“Oh,” he said to her. “Sure, thank you. How’s everything?”
How’s everything with you? What happened? Why can’t you pitch? How did you get the trash-can lid to come off like that?
“Everything’s good,” she said, plunking down in the kitchen chair. “How have you been settling in?”
“Can’t say I’ve done that much exploring. I should be getting out a little more.”
“I say that to myself a lot, believe me.” She fidgeted with the salt shaker. “And I’m sure the last few months in New York were hard, privacy-wise.”
“You could say that,” he said with a barely perceptible smile, or maybe a barely perceptible grimace—it really was…barely perceptible.
She listened to the clock. She wondered if he’d say something, but he didn’t. They sat there together, and nothing happened. The kettle started to make a noise like a long exhalation, and they still sat there. Her chest felt tight.

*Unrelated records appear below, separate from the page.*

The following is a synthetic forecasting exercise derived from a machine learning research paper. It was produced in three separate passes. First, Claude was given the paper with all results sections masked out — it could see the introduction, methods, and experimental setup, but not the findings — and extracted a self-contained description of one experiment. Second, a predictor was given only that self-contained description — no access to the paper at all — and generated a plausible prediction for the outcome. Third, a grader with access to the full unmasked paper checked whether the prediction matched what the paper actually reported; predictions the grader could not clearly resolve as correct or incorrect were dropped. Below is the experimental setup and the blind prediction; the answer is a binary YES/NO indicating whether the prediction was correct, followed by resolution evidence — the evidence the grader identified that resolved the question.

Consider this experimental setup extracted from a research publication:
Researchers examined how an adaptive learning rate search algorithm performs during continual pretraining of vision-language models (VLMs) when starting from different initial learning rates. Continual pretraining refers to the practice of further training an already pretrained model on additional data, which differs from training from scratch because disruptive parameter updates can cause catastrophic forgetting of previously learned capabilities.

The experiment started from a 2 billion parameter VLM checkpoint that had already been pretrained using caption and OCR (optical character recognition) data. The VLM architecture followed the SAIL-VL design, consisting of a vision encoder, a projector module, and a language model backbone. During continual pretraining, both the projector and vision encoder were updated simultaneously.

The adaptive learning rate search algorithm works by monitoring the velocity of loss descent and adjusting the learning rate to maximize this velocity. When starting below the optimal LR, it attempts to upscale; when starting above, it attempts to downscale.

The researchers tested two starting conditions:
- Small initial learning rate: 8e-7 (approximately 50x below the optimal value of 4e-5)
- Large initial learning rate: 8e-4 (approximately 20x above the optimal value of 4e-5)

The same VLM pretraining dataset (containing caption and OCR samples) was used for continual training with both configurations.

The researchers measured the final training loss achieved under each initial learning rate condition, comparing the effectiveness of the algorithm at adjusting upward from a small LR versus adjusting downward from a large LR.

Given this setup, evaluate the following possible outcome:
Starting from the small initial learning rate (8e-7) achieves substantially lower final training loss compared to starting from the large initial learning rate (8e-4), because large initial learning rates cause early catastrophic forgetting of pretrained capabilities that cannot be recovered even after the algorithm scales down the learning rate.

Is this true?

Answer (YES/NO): YES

She put down the salt. “There was a memorial thing for Tim today,” she said. “They planted a tree.” She figured he had to be startled that she’d come right out with this. She certainly was.
“Oh, boy.” He leaned forward, but she didn’t immediately go on. “How did it go?” She knew they were breaking their deal, punching a little hole in the rowboat in which they’d decided to float. Just this once. You can always patch a hole.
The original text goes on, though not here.